Remembering that emotional and symbolic drivers have tended to run just behind our awareness, they need to be brought forward safely—that is, not during decision making. Leaders can begin to uncover potential emotional and symbolic drivers by working with questions like those offered below.
For Emotional Drivers
- Does your congregation have “buttons” that, when pushed, trigger irrational responses and behaviors?
- Within your congregation are there any dysfunctional patterns of emotional behavior of which you are already aware (for example, temper tantrums, emotional pleas for sympathy, the spreading of rumors and misinformation, a tendency to worry about particular people’s feelings, or anger that’s vented in the parking lot instead of in conversations where people directly address one another)?
- When have those patterns emerged?
- Have these patterns ever driven decisions that contradicted or defeated any existing rational plan?
For Symbolic Drivers
- Are there places, things, or people in your church who can’t be disturbed or changed in any way (for instance, a particular sanctuary fixture, a name, a long-standing leader in a women’s group)? Take your symbolic inventory.
- Are there rituals and activities that simply must happen every year, regardless of whether or not they support planned priorities (such as a community fowl supper, a rummage sale, a certain Christmas ritual on a certain Sunday, or the annual Easter egg hunt at a certain family’s house every year). Create your symbolic calendar.
For Rational Drivers
And finally—and only after you’ve considered the other two processes—get back to considering the rational drivers of your bus:
- Get a copy of what your congregation has in print to govern its overall planning and direction: mission statements, core values statements, etc. How has this material been used—if at all—in your experience?

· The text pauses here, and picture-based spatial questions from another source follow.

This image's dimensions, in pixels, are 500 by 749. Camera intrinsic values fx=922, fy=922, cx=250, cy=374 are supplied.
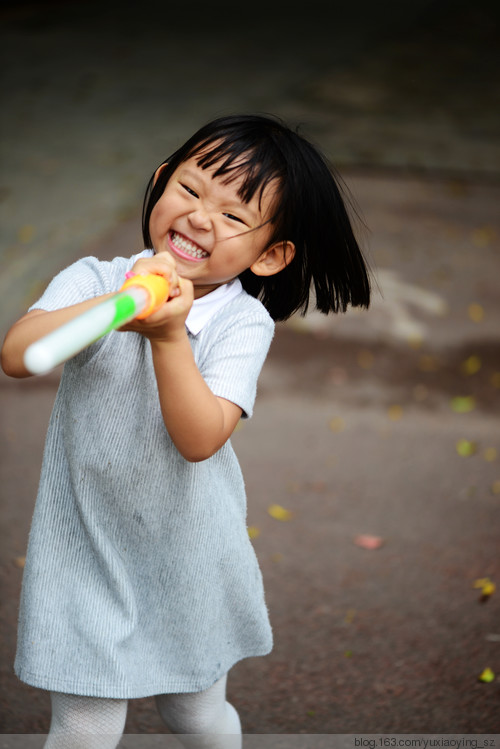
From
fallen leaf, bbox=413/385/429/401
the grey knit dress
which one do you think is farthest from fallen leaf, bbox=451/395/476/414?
the grey knit dress

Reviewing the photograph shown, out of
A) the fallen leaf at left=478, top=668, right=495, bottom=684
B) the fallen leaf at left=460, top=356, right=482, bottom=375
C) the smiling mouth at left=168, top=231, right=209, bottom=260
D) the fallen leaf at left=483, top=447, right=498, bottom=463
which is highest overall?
the smiling mouth at left=168, top=231, right=209, bottom=260

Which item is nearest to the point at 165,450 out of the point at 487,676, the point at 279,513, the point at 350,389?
the point at 487,676

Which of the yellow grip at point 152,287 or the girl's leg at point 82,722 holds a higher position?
the yellow grip at point 152,287

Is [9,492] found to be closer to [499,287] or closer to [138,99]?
[499,287]

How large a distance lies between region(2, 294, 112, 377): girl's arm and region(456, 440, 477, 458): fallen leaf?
2962mm

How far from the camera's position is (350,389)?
15.6 feet

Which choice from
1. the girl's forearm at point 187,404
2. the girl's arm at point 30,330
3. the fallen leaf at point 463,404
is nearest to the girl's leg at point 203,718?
the girl's forearm at point 187,404

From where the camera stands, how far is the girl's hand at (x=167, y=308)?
1.33 m

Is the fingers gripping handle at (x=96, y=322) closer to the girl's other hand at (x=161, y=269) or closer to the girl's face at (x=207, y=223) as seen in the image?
the girl's other hand at (x=161, y=269)

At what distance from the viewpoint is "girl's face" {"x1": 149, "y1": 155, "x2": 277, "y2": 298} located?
1613mm

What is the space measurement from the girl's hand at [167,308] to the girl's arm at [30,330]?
14 centimetres

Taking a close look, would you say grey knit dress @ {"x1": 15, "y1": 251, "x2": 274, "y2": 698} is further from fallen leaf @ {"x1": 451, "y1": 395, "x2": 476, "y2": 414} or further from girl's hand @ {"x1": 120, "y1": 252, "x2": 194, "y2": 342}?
fallen leaf @ {"x1": 451, "y1": 395, "x2": 476, "y2": 414}

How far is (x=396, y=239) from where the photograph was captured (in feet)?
22.0

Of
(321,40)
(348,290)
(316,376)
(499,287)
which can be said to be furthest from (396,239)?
(321,40)
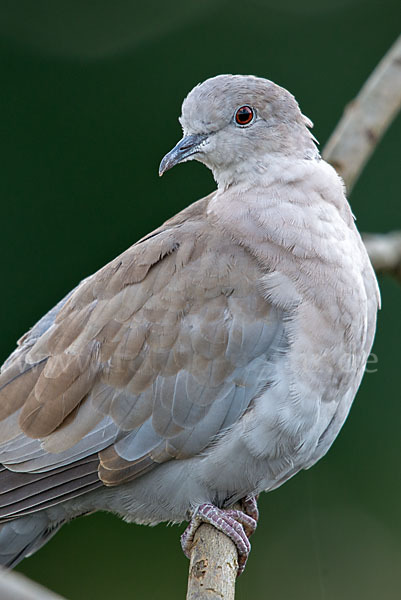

- Are these statements actually helpful in supporting the kinds of outcomes toward which you are now aiming? Can you define the outputs for which the statements are actually aiming? Do your statements adequately account for the “thruput” influences (those of the emotional and symbolic drivers) in your congregation? If not, do they need to be set aside until after the emotional and symbolic drivers are identified more clearly?
Friedman and other systems theorists suggest that emotional processes can enfold, direct, and redirect congregational energy without our awareness, in spite of what we might be saying “on paper.” Hadaway and other sociologists suggest that symbolic processes can have these same unintended and unconscious effects. Emotional and symbolic drivers are as real in your church as anything that’s written on a flipchart. Their reality, however, is just behind everything you are doing all the time. The critical task for the leader who wants to bring about creative and lasting change is to identify, describe, and analyze the impact of the emotional and symbolic drivers. Some may be relatively harmless. Others will hold captive the congregation’s imagination and drive it off purpose.
Leaders who understand the full range of rational, emotional, and symbolic drivers influencing people in their church will lead far more effectively, avoiding that terrible cycle of great plans derailed, congregations dispirited, and gospel purpose unfulfilled. Congregations loving God with all their hearts, with all their souls, and with all their minds will need this kind of self-awareness and understanding.
So, this year, after you dust yourselves off from the latest heart-stopping u-turn in ministry, don’t start seeking out a new plan that will succeed where others haven’t. Instead, take a first step toward understanding the emotional and symbolic drivers that may be at work in your congregation. Begin with the holistic call of loving God with all your heart, all your soul, and all your mind. Take the time to ask: Is there something else driving this bus, just behind our awareness?
1. C. Kirk Hadaway, Behold I Do a New Thing: Transforming Communities of Faith (Cleveland, OH: The Pilgrim Press, 2001), 8.